1216/井上薫は婚外子「差別」違憲判決を厳しく批判する-月刊WiLL11月号。

 月刊WiLL11月号(ワック)に、井上薫「婚外子違憲判決/八つの誤り」があり、井上薫はこの判決(正確には決定。最高裁大法廷平成25年9月4日決定)を結論自体も含めて批判している。
 この最高裁決定についてはすでに9/12に言及した。

 そこで「世界的な状況の推移の中で,我が国における…法制等も変化してきた」という理由しか書かれていないと疑問視したが、井上薫は理由不明で、日本で「社会環境の変化」があったとは言えないと中身も批判しつつ、この決定を「世の中が変わったから身を任せた」という「風見鶏の真似」、「風見鶏ごっこ裁判」だと酷評している(p.230-1)。

 ほぼ同旨の批判だと言ってよい。

 また、「子にとっては自ら選択ないし修正する余地のない事柄を理由としてその子に不利益を及ぼすことは許されず,子を個人として尊重し,その権利を保障すべきであるという考えが確立されてきている」と格調高く?述べている部分を「偽善的な美辞麗句にすぎない」と批判しもしたが、井上薫も「一般的に誤りであることを強調したい」と述べる(p.232)。

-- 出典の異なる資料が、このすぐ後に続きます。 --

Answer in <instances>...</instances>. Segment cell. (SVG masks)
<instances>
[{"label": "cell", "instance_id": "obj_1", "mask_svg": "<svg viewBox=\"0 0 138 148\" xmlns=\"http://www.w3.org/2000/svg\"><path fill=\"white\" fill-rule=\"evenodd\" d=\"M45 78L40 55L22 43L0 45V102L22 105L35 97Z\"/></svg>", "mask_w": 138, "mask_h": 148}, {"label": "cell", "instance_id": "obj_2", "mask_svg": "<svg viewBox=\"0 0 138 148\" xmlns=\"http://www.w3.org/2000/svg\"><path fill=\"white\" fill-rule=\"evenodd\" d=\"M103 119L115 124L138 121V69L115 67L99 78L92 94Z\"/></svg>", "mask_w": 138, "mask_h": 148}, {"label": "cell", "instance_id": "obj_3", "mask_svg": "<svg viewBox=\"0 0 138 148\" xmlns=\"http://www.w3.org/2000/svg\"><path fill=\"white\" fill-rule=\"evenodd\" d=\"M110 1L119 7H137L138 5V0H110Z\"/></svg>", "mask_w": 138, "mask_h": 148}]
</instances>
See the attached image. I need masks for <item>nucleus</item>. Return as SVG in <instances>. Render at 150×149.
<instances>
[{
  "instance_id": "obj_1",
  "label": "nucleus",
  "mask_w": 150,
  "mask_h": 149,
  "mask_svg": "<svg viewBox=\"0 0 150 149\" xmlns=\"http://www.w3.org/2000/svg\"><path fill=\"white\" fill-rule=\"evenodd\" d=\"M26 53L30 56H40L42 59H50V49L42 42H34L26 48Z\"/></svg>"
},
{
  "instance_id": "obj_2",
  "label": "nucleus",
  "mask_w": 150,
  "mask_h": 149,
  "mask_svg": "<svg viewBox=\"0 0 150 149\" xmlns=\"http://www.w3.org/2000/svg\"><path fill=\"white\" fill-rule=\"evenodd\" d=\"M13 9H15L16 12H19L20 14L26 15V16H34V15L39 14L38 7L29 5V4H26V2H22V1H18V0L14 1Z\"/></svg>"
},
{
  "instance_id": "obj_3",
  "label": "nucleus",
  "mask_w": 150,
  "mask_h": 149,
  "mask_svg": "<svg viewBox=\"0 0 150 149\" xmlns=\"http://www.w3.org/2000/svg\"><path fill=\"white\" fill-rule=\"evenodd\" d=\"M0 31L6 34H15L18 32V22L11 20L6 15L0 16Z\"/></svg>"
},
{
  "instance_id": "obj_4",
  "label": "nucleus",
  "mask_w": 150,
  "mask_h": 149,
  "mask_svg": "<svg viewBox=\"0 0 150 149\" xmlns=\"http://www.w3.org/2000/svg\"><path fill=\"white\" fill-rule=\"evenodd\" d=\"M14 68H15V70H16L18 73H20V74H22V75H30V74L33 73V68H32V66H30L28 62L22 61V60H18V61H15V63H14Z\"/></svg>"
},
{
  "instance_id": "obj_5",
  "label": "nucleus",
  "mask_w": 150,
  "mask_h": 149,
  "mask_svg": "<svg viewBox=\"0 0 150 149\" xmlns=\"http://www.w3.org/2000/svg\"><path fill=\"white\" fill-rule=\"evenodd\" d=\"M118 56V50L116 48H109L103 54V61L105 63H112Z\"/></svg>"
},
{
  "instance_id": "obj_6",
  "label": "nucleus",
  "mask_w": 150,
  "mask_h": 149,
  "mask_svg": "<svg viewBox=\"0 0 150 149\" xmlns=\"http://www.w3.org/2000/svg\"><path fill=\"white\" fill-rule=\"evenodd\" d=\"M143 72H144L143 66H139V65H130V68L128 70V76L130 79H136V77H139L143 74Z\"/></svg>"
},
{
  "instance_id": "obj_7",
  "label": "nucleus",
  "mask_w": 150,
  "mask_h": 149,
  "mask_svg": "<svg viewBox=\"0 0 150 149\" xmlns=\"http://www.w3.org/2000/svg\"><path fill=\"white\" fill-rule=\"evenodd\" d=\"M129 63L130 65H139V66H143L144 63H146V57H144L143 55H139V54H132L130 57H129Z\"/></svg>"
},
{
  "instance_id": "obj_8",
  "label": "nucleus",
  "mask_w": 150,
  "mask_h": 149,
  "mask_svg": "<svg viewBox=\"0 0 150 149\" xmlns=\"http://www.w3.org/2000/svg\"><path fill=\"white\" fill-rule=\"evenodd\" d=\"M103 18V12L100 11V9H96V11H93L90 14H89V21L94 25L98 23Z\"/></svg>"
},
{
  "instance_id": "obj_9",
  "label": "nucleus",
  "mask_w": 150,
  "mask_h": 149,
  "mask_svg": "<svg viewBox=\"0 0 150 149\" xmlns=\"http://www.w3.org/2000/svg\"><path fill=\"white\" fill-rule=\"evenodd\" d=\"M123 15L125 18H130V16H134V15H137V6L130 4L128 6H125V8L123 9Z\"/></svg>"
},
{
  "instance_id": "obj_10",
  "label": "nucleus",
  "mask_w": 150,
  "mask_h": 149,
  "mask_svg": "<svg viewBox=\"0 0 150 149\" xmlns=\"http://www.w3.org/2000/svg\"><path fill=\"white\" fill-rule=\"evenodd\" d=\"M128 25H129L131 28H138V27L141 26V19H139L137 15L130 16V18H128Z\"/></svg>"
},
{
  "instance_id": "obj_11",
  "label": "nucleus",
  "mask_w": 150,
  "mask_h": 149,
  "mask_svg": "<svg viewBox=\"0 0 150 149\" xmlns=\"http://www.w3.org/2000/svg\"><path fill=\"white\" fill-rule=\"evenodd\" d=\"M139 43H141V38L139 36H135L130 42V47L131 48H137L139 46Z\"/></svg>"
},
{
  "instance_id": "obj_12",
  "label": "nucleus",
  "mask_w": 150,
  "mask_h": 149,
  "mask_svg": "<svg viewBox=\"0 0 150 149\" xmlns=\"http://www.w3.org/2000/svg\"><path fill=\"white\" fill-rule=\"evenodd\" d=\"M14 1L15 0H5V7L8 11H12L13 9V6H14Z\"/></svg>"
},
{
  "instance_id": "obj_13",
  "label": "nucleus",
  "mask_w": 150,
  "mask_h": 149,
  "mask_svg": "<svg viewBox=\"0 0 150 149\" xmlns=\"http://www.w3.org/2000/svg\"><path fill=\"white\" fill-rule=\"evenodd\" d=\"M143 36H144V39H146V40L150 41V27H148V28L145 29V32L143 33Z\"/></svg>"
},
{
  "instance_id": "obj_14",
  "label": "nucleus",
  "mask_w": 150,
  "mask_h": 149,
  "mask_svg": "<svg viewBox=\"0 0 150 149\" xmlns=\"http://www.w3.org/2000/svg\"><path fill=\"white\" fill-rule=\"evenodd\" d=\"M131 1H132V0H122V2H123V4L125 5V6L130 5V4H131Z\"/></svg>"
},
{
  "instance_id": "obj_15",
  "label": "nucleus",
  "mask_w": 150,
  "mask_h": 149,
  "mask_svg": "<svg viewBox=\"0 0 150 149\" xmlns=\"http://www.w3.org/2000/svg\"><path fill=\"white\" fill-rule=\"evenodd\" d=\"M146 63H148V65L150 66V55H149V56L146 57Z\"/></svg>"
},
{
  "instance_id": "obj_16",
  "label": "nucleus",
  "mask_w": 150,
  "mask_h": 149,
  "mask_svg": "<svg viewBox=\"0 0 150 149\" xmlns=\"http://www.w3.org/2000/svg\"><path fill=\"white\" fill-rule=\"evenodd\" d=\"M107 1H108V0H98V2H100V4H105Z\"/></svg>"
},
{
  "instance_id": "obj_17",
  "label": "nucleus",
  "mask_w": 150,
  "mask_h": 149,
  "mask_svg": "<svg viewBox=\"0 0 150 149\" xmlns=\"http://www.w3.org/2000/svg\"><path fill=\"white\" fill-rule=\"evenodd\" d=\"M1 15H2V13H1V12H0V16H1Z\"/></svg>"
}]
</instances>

 子ども間の平等の是非とともに、よりその母親(法的な正規の妻と事実上の妻)間の平等の是非の問題であることも井上は指摘している(p.236。但し、法律上の妻との間がつねに「愛情溢れた」夫婦関係とは限らず、形骸化していて「愛人」との間の方が夫婦らしい場合もありうるので一概にはいえないという旨を、先日のこの欄では書いた)。

 大まかにいって、最高裁のウェブサイトから全文を一度概読しただけで書いた9/12の一文は、大きくは的を外していないようだ。

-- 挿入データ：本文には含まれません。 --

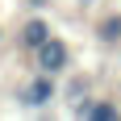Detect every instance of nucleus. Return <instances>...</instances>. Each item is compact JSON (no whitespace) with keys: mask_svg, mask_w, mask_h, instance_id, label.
Wrapping results in <instances>:
<instances>
[{"mask_svg":"<svg viewBox=\"0 0 121 121\" xmlns=\"http://www.w3.org/2000/svg\"><path fill=\"white\" fill-rule=\"evenodd\" d=\"M25 4H29V9H34V13H46L50 4H54V0H25Z\"/></svg>","mask_w":121,"mask_h":121,"instance_id":"obj_6","label":"nucleus"},{"mask_svg":"<svg viewBox=\"0 0 121 121\" xmlns=\"http://www.w3.org/2000/svg\"><path fill=\"white\" fill-rule=\"evenodd\" d=\"M50 34H54V29H50V17H42V13H34V17H29V21H25L21 29H17V42H21V46L29 50V54H34V50L42 46V42H46Z\"/></svg>","mask_w":121,"mask_h":121,"instance_id":"obj_3","label":"nucleus"},{"mask_svg":"<svg viewBox=\"0 0 121 121\" xmlns=\"http://www.w3.org/2000/svg\"><path fill=\"white\" fill-rule=\"evenodd\" d=\"M59 96H63L59 75H46V71H34V79H25L17 88V104H25V109H50Z\"/></svg>","mask_w":121,"mask_h":121,"instance_id":"obj_1","label":"nucleus"},{"mask_svg":"<svg viewBox=\"0 0 121 121\" xmlns=\"http://www.w3.org/2000/svg\"><path fill=\"white\" fill-rule=\"evenodd\" d=\"M75 4H84V9H88V4H96V0H75Z\"/></svg>","mask_w":121,"mask_h":121,"instance_id":"obj_7","label":"nucleus"},{"mask_svg":"<svg viewBox=\"0 0 121 121\" xmlns=\"http://www.w3.org/2000/svg\"><path fill=\"white\" fill-rule=\"evenodd\" d=\"M71 113H75V117H92V121H113V117H121V109L113 104V100H92V96H84Z\"/></svg>","mask_w":121,"mask_h":121,"instance_id":"obj_4","label":"nucleus"},{"mask_svg":"<svg viewBox=\"0 0 121 121\" xmlns=\"http://www.w3.org/2000/svg\"><path fill=\"white\" fill-rule=\"evenodd\" d=\"M96 38L104 42V46H117L121 42V13H109V17L96 25Z\"/></svg>","mask_w":121,"mask_h":121,"instance_id":"obj_5","label":"nucleus"},{"mask_svg":"<svg viewBox=\"0 0 121 121\" xmlns=\"http://www.w3.org/2000/svg\"><path fill=\"white\" fill-rule=\"evenodd\" d=\"M0 42H4V29H0Z\"/></svg>","mask_w":121,"mask_h":121,"instance_id":"obj_8","label":"nucleus"},{"mask_svg":"<svg viewBox=\"0 0 121 121\" xmlns=\"http://www.w3.org/2000/svg\"><path fill=\"white\" fill-rule=\"evenodd\" d=\"M34 71H46V75H63V71H71V46H67V38L50 34L46 42L34 50Z\"/></svg>","mask_w":121,"mask_h":121,"instance_id":"obj_2","label":"nucleus"}]
</instances>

 但し、概読したときには意識しなかったまたは気づかなかった論点だが、井上は本来裁判所が持たない「抽象的違憲審査権」を行使したものとし、三権分立等に違反する、と述べている(p.235-)。この部分は専門家でなければ分かりにくいだろう。また、専門家の間でも議論がありそうにみえる(同様のことは、「司法のしゃべりすぎ」や<傍論>に関する井上薫の主張についてもいえそうだ、という旨は書いたことがある)。
 冒頭掲記雑誌の同じ号の最初の方に門田隆将「…偽善に満ちた最高裁判決」もある(p.26-)。門田は一四人の裁判官一致であることに驚いたとし、内容的にも「日本人の長年の英知を否定」するものだとし、この決定は日本で「事実婚」が促進される契機となる「歴史的」なものだ、とする。また、「なんでも『平等』を訴えて権利ばかり主張する風潮」=「偽善」への違和感を示してもいる。

 明確に「反対」とは書かなかったが、私もまたほぼ同様の感想をもつ。
 ところで、門田は、「大手新聞が一紙の例外もなく」この最高裁決定を支持したことにも驚いたとし、「偽善」に「最高裁も大新聞も」毒されている、とする。

 この大手新聞、大新聞の中には当然に天下の産経新聞も含まれている。

 この件は、最高裁判決(・決定)を新聞社が批判することの困難さを示してもいる。最高裁とはそれだけの「権威」を今の日本社会では持っているのだ。

 井上薫も論及しているが、法律上は何の基準も定められていない、内閣による最高裁裁判官の任命(憲法79条)の仕方、それについての現在までの戦後の「慣行」を問題にし、きちんと再検討しておく必要があるだろう。

 この「慣行」についての新聞記事は(雑誌記事もだが)見たことがない。一種の「ブラック・ボックス」になっていて、既得権が生じている分野・「業界」があるはずだ。「大手新聞」・「大新聞」はまずは、最高裁裁判官の任命(方法・基準)の実態についての取材と報道から始めたらどうだろうか。

 最高裁は私の見るところ、これまでは致命的な失態を冒してはいないようでもある。だが、ぎりぎりの過半数であれ、「左翼」的判決の確定が続いたのちでは、もはや取り返しがつかない、という事態が生じないとも限らない(今回の婚外子差別違憲判決がそのような「左翼」的判決の連続の始まりにならなければよいのだが)。

 最高裁裁判官といっても「人の子」であり、無謬ではありえないし、「政治的」・「社会的」的状況あるいは「時代の空気」の影響を十分に受けうる、と見ておく必要がある。

 最高裁の判決・決定を正しく分析し批判できるだけの力量を、天下の各「新聞社」は持つ必要があるのだが、これは一朝一夕には無理かもしれない、産経新聞社も含めて。